L’iconico franchise di zombie Il ritorno dei morti viventi sta per tornare nelle sale con un tocco natalizio: Living Dead Media ha infatti rilasciato un primo filmato del sequel a tema natalizio che uscirà nel 2025. Guardate il trailer nello spazio qui sotto.
Il teaser mostra il tipico zombie Tarman del franchise che trascina un albero di Natale in un cimitero innevato durante una bufera di neve. Il regista Steve Wolsh (Muck, Kill Her Goats) ha parlato con The Hollywood Reporter dell’impegno della produzione a privilegiare gli effetti pratici rispetto alla CGI.
“Utilizzando le nostre lenti anamorfiche widescreen, abbiamo catturato gli effetti pratici della neve che turbina contro il cielo notturno e che conferisce un aspetto e una consistenza incredibili; lascerà la gente a bocca aperta vedendo un intero film realizzato in questo modo”, ha spiegato Wolsh a proposito del filmato, che è stato girato senza green screen o effetti digitali.
Ambientata in una piccola città della Pennsylvania durante il Natale del 1985, la storia si svolge 18 mesi dopo gli eventi del film originale di Dan O’Bannon. Living Dead Media chiarisce che non si tratta di un reboot ma di “un’avventura nuova di zecca”, sottolineando che i fan non devono aspettarsi il ritorno dei personaggi, visto “il loro terribile destino nell’originale”. Secondo Wolsh, il film “non calpesterà in alcun modo l’eredità del film originale” e “il pubblico può aspettarsi di essere accolto nuovamente nel mondo dell’orrore, pieno di black humor, sexy e tagliente, alimentato dalla triossina, che i fan hanno incontrato per la prima volta nel 1985”.
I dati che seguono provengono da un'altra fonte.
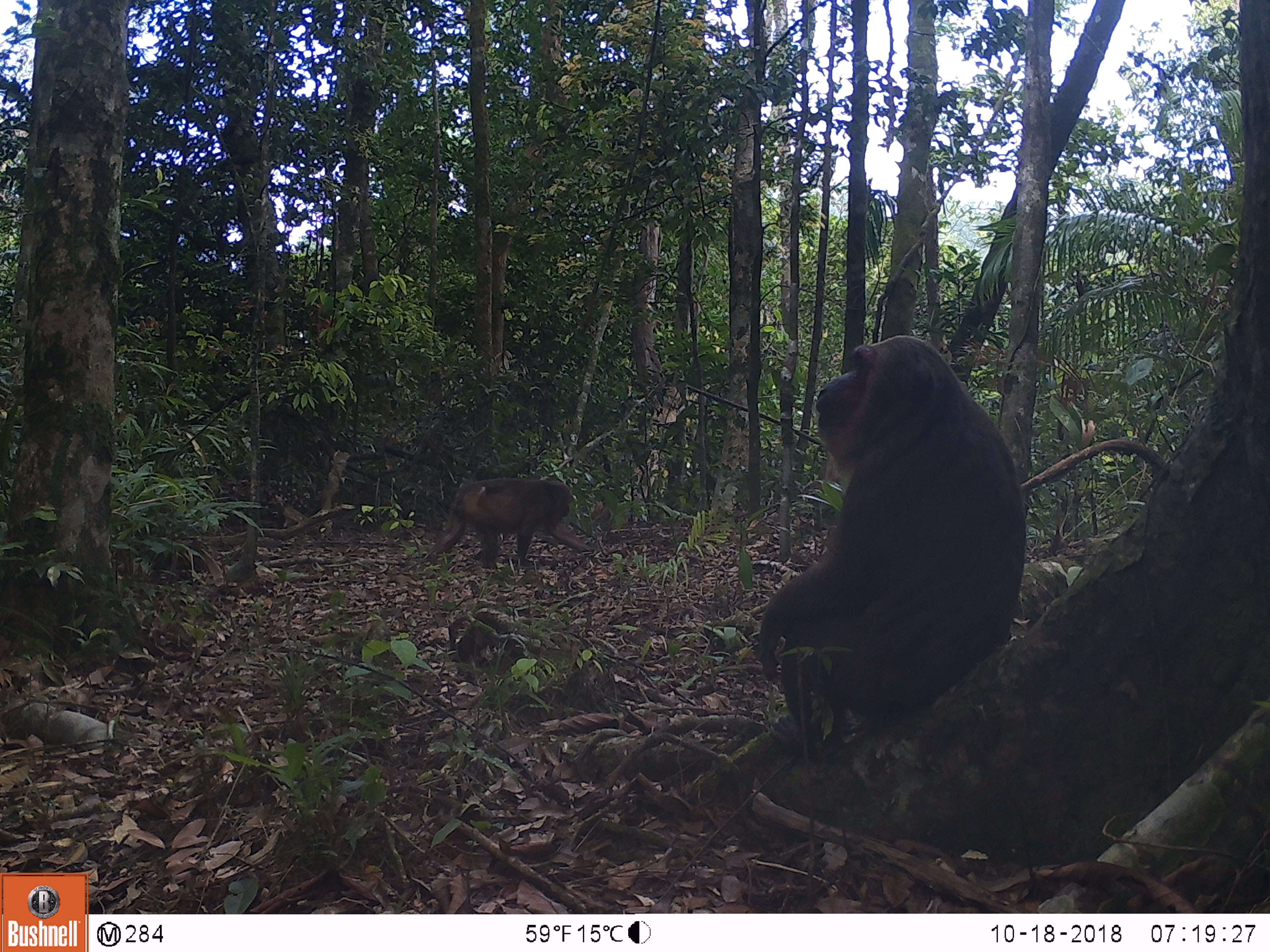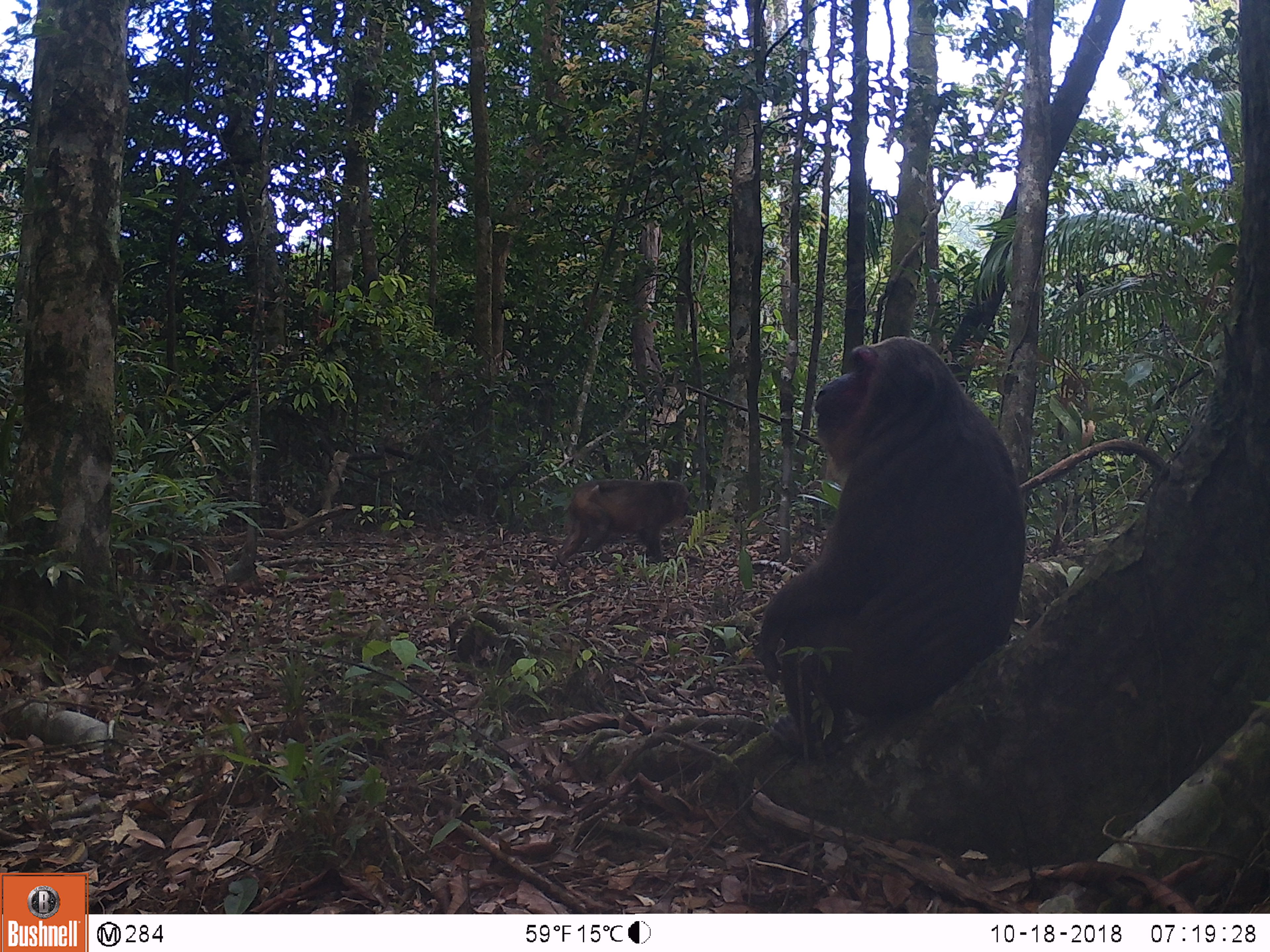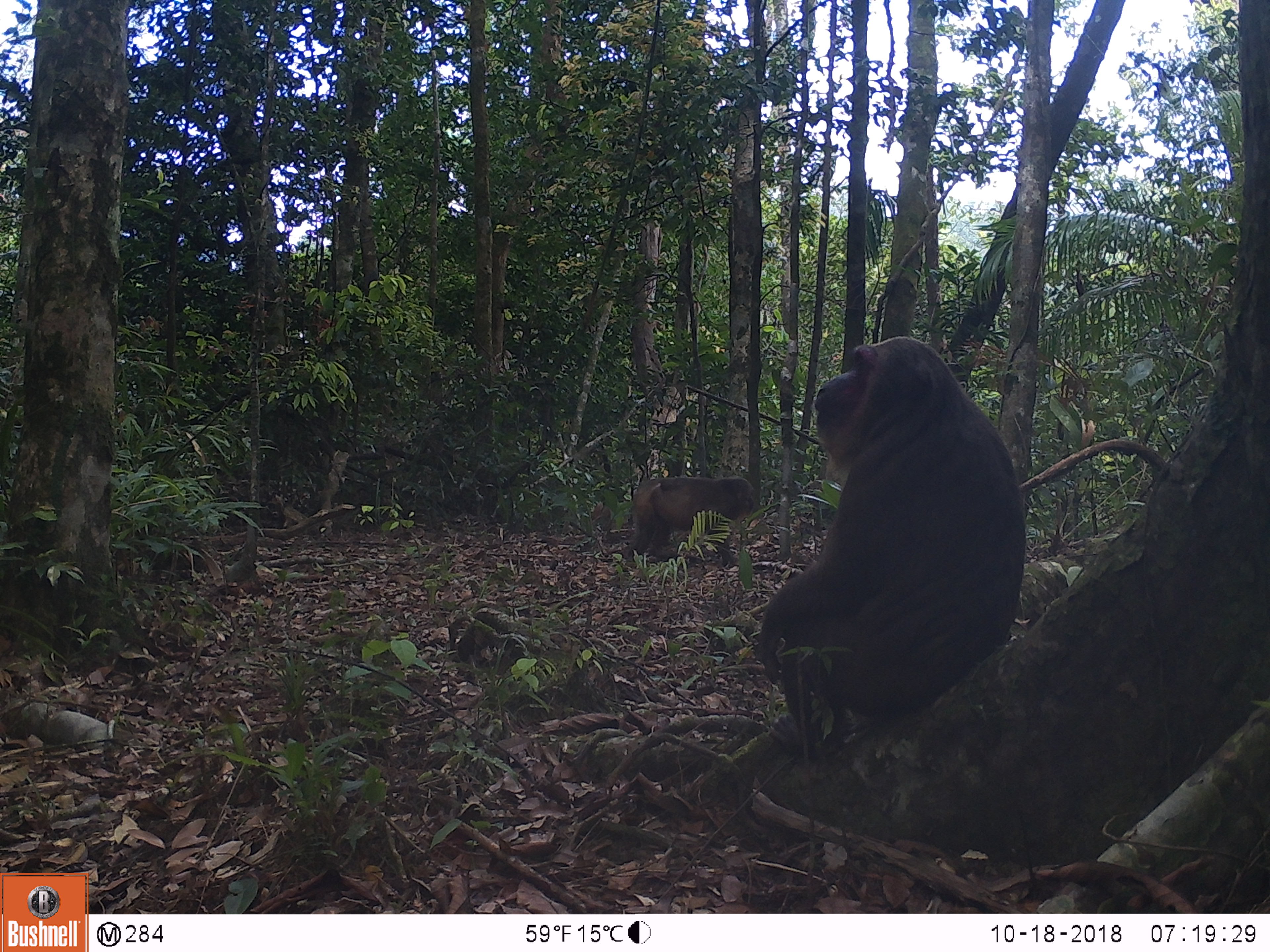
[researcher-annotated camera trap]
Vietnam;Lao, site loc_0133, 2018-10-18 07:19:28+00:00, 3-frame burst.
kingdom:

La produzione ha ingaggiato il veterano degli effetti speciali Tony Gardner (Zombieland, Hocus Pocus, il franchise di Chucky) per reimmaginare il design degli zombie. Gardner e il suo team di Alterian Inc. sono stati incaricati di aggiornare l’iconico personaggio di Tarman, combinando tecniche e materiali contemporanei con effetti pratici tradizionali per creare una versione più spaventosa ma fedele dell’amato mostro.
Il nuovo sequel segna un ritorno significativo per il franchise, che è rimasto inattivo dal 2005. Il film originale del 1985, interpretato da Clu Gulager, James Karen, Don Calfa e Linnea Quigley, ha guadagnato 14,2 milioni di dollari con un budget di 4 milioni e ha generato quattro sequel: Il ritorno dei morti viventi parte II (1988), Il ritorno dei morti viventi 3 (1993) e Il ritorno dei morti viventi: Necropolis e Rave to the Grave (entrambi del 2005).
Questo revival arriva in un momento di rinnovato interesse per il genere zombie, dopo successi come The Last of Us e l’annuncio di 28 anni dopo di Danny Boyle. Il team di produzione spera di rinvigorire il genere tornando agli effetti pratici e alle location reali, evitando gli effetti digitali che, secondo alcuni, hanno diminuito l’intensità cruda e il realismo grintoso che hanno reso i film sugli zombie così d’impatto negli ultimi anni.